I've tried 3 times now to cook fresh green beans. They never turn out - they are always stringy, even though I seem to get the string off before I cook. I snap off the ends, pull off any string I can get, and snap into short pieces. Put in some water and boil undtil they seem tender. But, they are nasty and stringy when I actually try to eat them. So frustrating.


----------



## TNHermit

I had the same problem and figured out I was picking them to late. have to pick them earlier. just my 2cents be looking for what others say


----------



## MaggieJ

Picking them younger may help. I prefer them before the shape of the seeds show from the outside.
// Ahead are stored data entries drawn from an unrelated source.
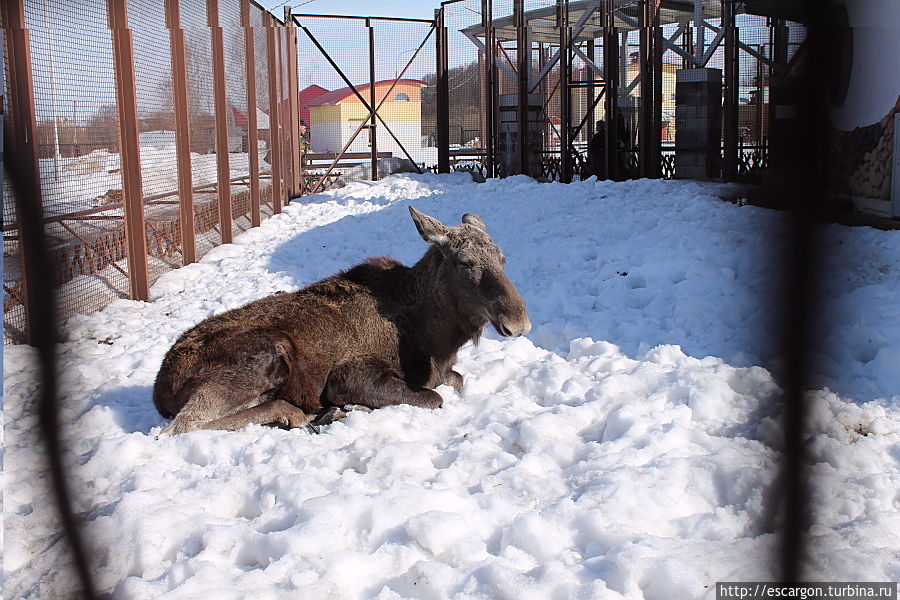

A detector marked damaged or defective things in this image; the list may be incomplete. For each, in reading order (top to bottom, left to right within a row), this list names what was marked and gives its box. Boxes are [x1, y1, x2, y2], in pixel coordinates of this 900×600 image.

rusty metal bar [108, 0, 149, 300]
rusty metal bar [164, 0, 196, 264]
rusty metal bar [209, 0, 234, 244]
rusty metal bar [243, 0, 260, 227]
rusty metal bar [266, 15, 284, 213]
rusty metal bar [284, 7, 302, 198]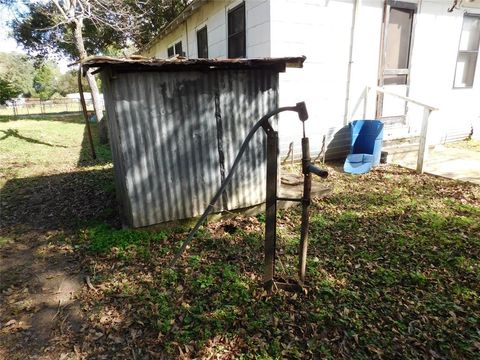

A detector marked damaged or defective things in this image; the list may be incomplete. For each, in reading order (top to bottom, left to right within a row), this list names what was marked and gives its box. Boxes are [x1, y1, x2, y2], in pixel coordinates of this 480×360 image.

rusted metal siding [103, 68, 280, 226]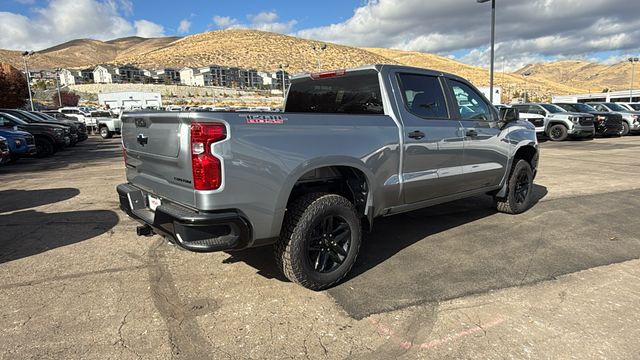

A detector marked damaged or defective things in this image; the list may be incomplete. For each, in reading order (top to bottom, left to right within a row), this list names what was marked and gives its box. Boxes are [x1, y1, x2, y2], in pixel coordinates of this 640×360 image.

cracked pavement [1, 136, 640, 358]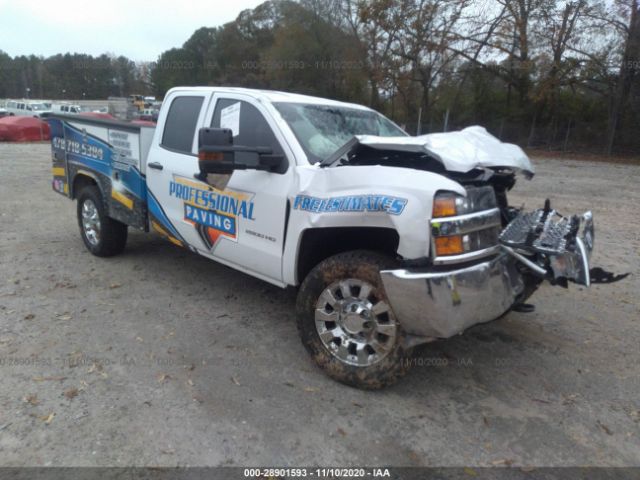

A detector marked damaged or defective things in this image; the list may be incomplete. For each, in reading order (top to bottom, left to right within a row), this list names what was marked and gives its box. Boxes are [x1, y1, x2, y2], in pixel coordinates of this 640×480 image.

hood damage [320, 126, 536, 179]
crumpled hood [356, 124, 536, 177]
damaged front end of truck [324, 127, 600, 344]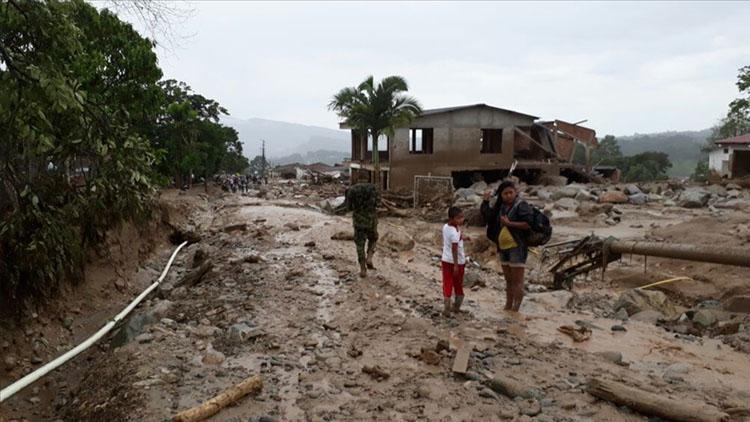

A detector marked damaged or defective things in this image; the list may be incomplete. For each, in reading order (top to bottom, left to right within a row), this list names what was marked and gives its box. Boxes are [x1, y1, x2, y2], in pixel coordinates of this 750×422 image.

damaged house [346, 104, 600, 193]
damaged house [712, 134, 750, 179]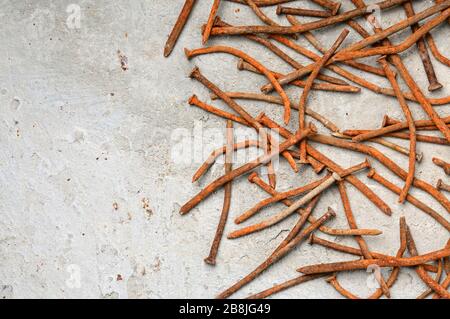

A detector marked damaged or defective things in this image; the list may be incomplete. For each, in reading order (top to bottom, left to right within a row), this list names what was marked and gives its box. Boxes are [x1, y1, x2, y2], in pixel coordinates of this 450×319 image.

corroded fastener [163, 0, 196, 57]
corroded fastener [432, 158, 450, 175]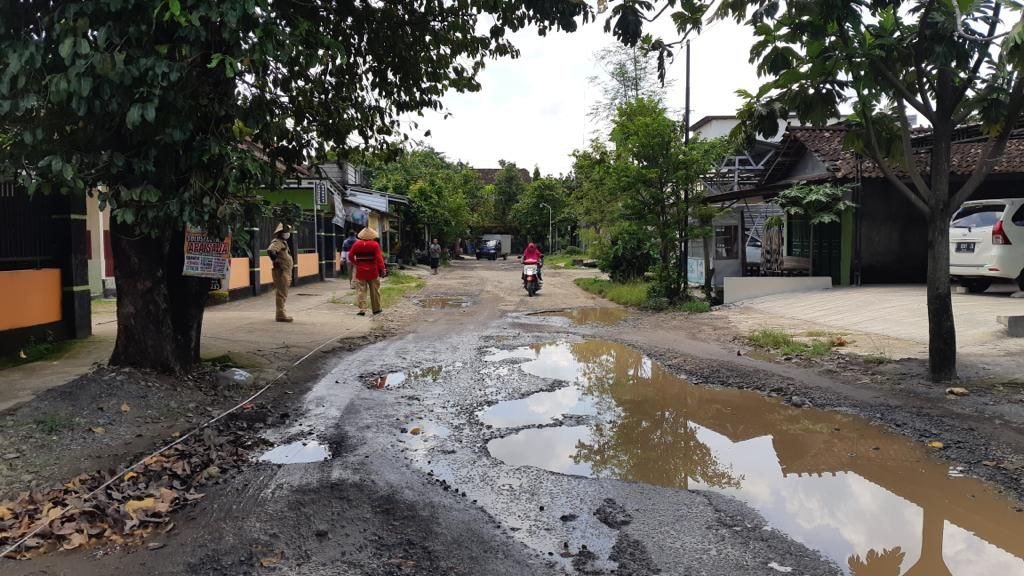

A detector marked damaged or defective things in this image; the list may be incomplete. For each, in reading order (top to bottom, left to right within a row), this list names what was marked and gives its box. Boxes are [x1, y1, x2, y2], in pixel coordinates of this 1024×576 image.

pothole [258, 436, 329, 463]
damaged road [6, 261, 1024, 573]
pothole [479, 338, 1024, 569]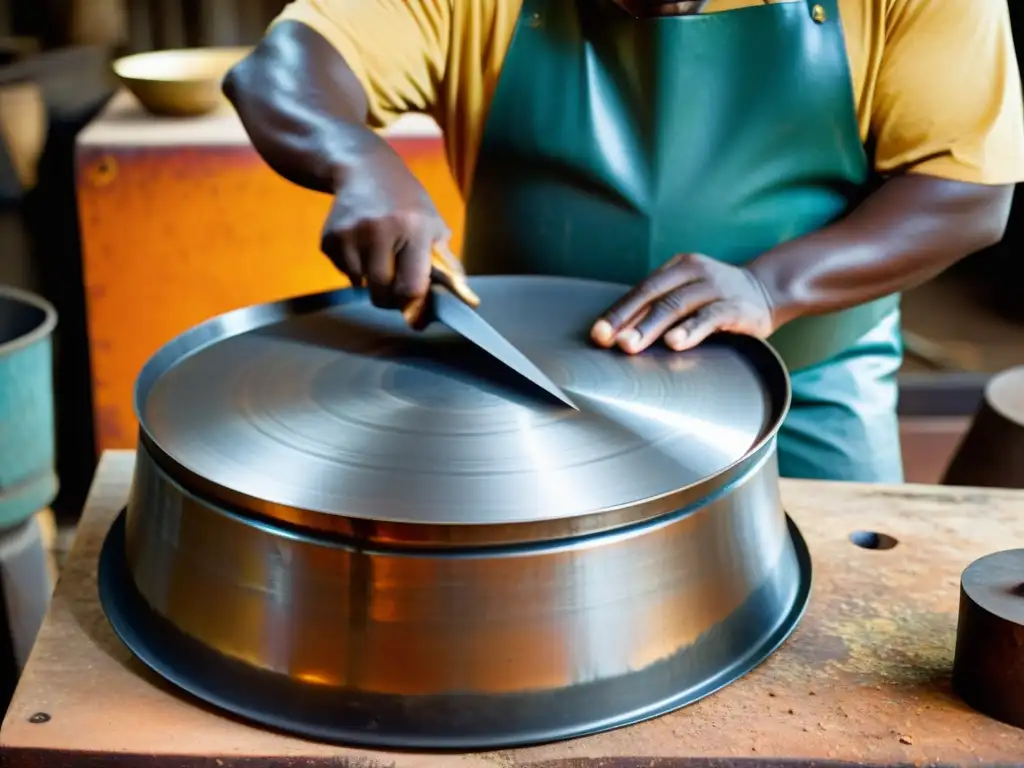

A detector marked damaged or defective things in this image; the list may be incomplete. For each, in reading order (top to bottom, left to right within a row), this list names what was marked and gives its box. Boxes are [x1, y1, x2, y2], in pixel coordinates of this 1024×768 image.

rusty metal surface [6, 454, 1024, 765]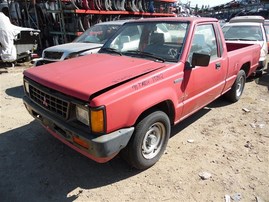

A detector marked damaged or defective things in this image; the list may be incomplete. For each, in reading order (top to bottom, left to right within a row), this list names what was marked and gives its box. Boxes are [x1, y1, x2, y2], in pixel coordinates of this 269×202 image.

damaged front hood [24, 54, 164, 100]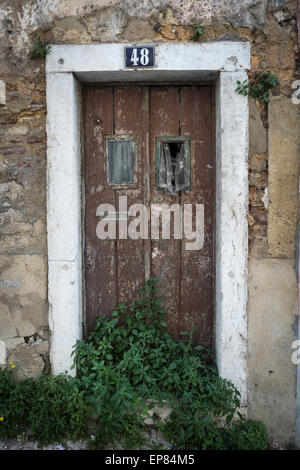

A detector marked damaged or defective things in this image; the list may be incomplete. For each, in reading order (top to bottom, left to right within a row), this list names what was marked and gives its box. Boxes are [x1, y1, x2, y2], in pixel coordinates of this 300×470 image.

broken window pane [106, 138, 132, 184]
broken window pane [157, 139, 190, 194]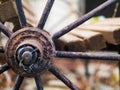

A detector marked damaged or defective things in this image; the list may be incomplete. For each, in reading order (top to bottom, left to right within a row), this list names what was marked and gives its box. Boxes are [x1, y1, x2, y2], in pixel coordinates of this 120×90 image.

rusty metal hub cap [5, 27, 54, 76]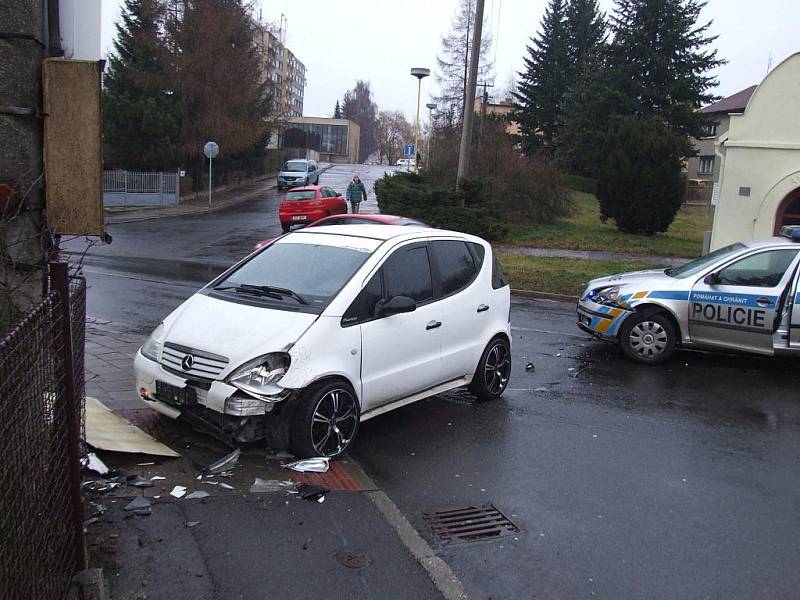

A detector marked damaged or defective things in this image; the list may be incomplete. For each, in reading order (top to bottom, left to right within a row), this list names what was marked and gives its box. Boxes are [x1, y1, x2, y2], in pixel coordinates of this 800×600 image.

broken headlight [592, 284, 620, 304]
crushed front bumper [576, 298, 632, 342]
broken headlight [140, 324, 165, 360]
damaged white car [134, 227, 510, 458]
broken headlight [227, 354, 292, 400]
crushed front bumper [136, 352, 298, 446]
broken plastic debris [85, 452, 109, 476]
broken plastic debris [203, 450, 241, 474]
broken plastic debris [296, 482, 328, 502]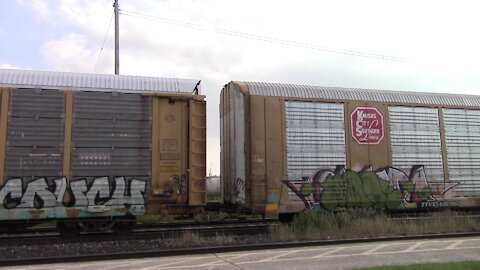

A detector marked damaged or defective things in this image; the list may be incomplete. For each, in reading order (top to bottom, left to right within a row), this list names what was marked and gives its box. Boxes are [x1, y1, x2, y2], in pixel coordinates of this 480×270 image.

rusty metal surface [0, 68, 202, 94]
rusty metal surface [246, 81, 480, 107]
rusty metal surface [284, 101, 344, 179]
rusty metal surface [388, 106, 444, 180]
rusty metal surface [442, 107, 480, 194]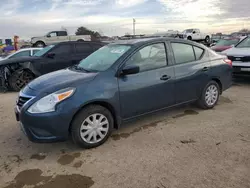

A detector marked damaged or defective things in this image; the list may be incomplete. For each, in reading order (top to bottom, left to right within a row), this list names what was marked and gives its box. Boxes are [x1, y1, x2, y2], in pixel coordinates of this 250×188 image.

damaged car [0, 41, 105, 91]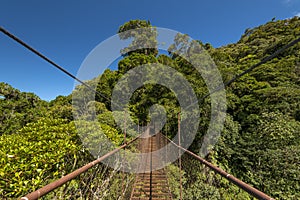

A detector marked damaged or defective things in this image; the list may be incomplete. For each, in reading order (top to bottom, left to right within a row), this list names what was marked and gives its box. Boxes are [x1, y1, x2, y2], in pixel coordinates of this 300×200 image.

brown rusted beam [19, 136, 139, 200]
brown rusted beam [162, 134, 274, 200]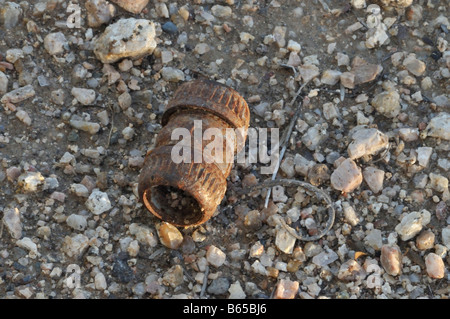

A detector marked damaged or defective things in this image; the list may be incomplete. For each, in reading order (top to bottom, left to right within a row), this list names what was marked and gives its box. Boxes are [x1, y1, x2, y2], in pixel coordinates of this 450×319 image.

rusty electrical coupling [137, 79, 250, 226]
corroded metal [138, 79, 250, 226]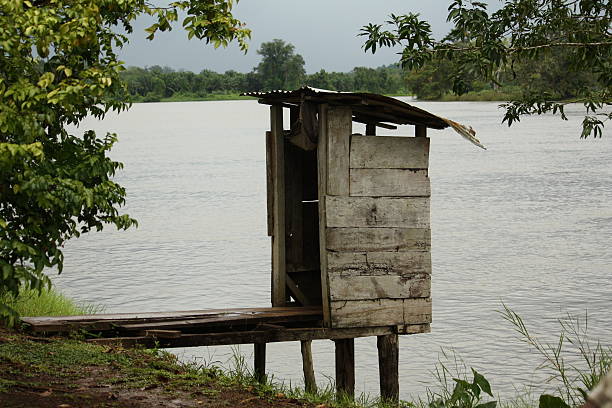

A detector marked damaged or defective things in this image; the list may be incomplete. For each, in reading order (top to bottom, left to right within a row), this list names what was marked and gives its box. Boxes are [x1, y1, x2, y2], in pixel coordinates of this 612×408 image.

rusty metal roof sheet [241, 86, 486, 150]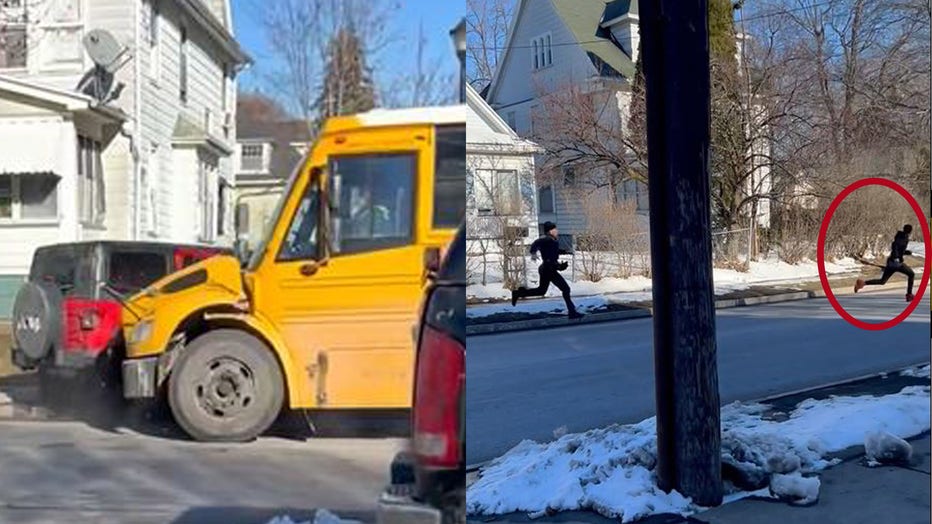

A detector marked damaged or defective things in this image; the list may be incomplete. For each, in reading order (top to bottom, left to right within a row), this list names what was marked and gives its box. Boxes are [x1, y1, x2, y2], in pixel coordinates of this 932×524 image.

crumpled front bumper [374, 486, 440, 524]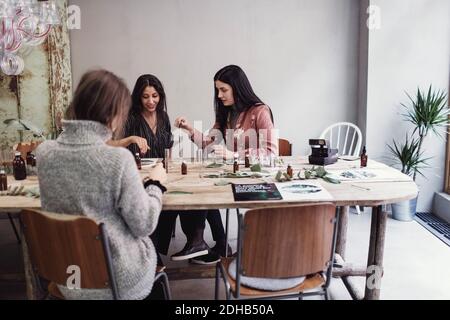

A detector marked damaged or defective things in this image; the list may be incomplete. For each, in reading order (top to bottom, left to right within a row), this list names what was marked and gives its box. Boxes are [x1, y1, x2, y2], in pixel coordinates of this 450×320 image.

wall with peeling paint [0, 0, 71, 151]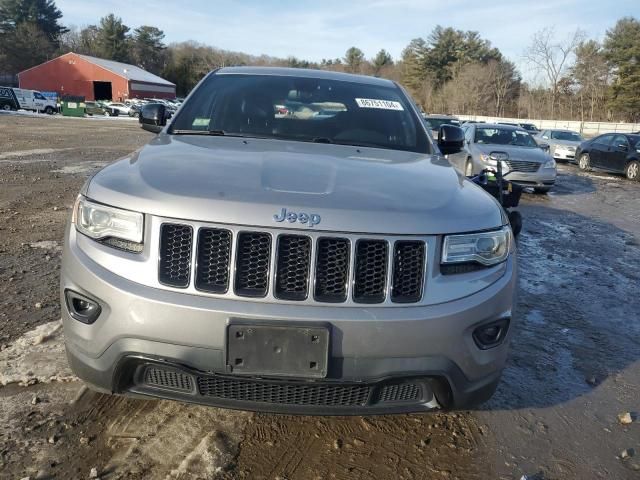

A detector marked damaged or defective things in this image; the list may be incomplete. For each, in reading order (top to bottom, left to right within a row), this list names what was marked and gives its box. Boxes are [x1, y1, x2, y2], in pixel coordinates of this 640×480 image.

missing license plate [228, 324, 330, 376]
damaged vehicle [61, 65, 516, 414]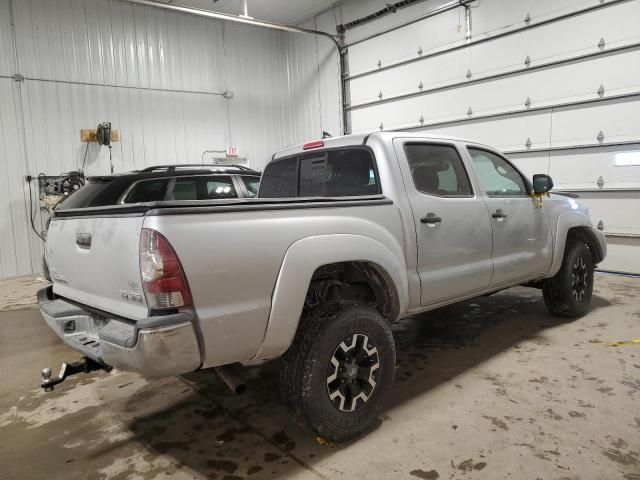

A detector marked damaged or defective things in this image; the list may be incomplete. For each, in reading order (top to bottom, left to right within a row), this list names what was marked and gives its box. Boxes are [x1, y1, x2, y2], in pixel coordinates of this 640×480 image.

damaged rear bumper [38, 286, 202, 376]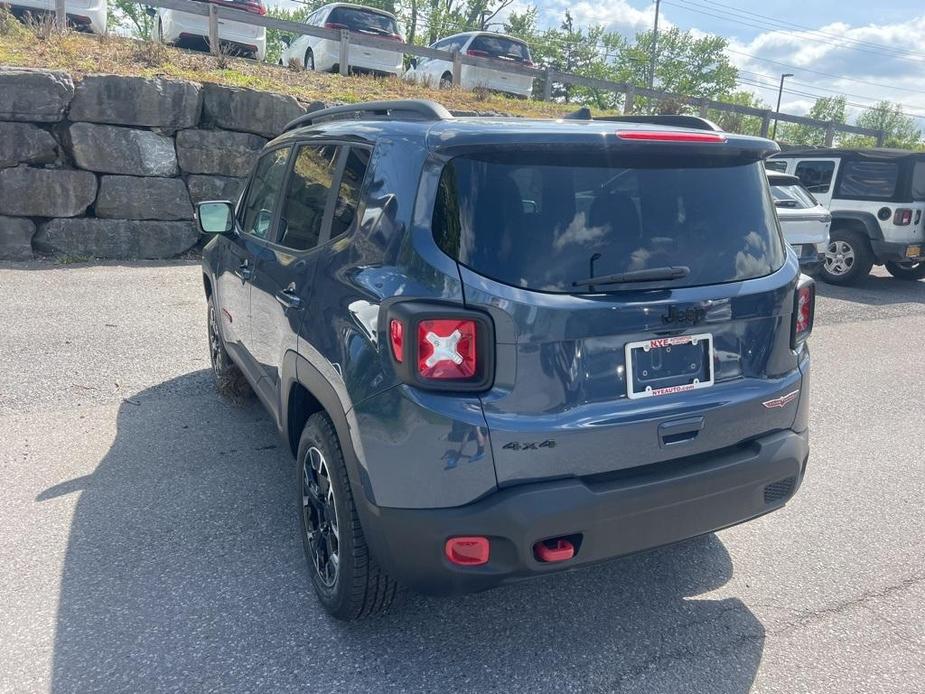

You may also be cooking them too long. That can make them tough.


----------



## wanda1950

This is why I quit growing Kentucky Wonder beans--strings--picked them out continuously. They are the best tasting but I got sick of the strings. Roma types have less strings--look on the seed package to see if it says stringless.


----------



## MoonShine

How long are you letting them cook?


----------



## tallpines

We always plant Kentucky Wonder pole beans! Have grown them for 30 years.

We also always plant Tendergreen Bush beans for earlier production. We average about 5 good pickings from them.

About the time they are done producing, the Kentucky Wonder are about ready.

I pick every other day and so far have gotten about 10 pickings from the KW's.
There are still lots of blossoms and I suspect I'll be able to pick until first frost ----- predicted for next week :smack

Any bean that is showing a buldge from the inner bean seed is past it's prime in my book!

Nice, thin, young beans do not have a tough string.
Pick them BEFORE that tough string developes.

We bring the water to a boil, turn down the heat, and simmer for about 12-15 minutes.

Drain the water ---- add S & P ---- I like a small amount of butter.

They are like CANDY!

Sometimes I make a cream sauce out of milk, flour and lots of butter and add it to the cooked beans.....that makes for a special treat!

We love cooked green beans but you gotta pick them when they are young and tender!

When you pick them young and frequently they will keep producing.

If you let them grow to that full tough bean, the plant will shut down, drastically limiting the volume, and quality, of your final production.


Oh---- and because I have raised beds, I try to remember to WATER every second or third day.

Beans is one thing I can grow!
I wish I could be as successful with my other seed growing attempts!


----------



## blynn

I bought a variety called 'Lazy Housewife', no strings. They're really good! We saute them in a little oil instead of boil them. Very good with garlic, or other veggies for a sauted veggie side dish.


----------



## jwal10

Pick small and steam. My favorite is with new potatoes in a pressure cooker. Tendergreen bush and Yellow wax bush....James


----------



## missyann100

I think you maybe picking them big. I pick mine when I can see bean indents. If they are any bigger there is more string. With that said this is the first year I have ever grown string beans. I have always grown bush beans that are stringless. How do you know if the seeds you are buying are stringless? My dad said he got a pack of KY Wonders from someone and the package said stringless. Now he lives in CA I am in TN. I don't know if that makes a difference. I bought KY Wonder/Blue Lake pole bean seeds this year. I hate the strings! I have a hard time getting all the strings. I don't like getting strings in my mouth. Is anyone here growing stringless KYW pole beans in the East?


----------



## joe&katie

I have been buying them at the farmer's market, so I guess maybe the farmers are picking them too old. I'll try to pick out ones that don't have bumps. I've tried several different kinds as the summer has gone on - the KY Wonder were just the last ones I got. thanks for all the suggestions.


----------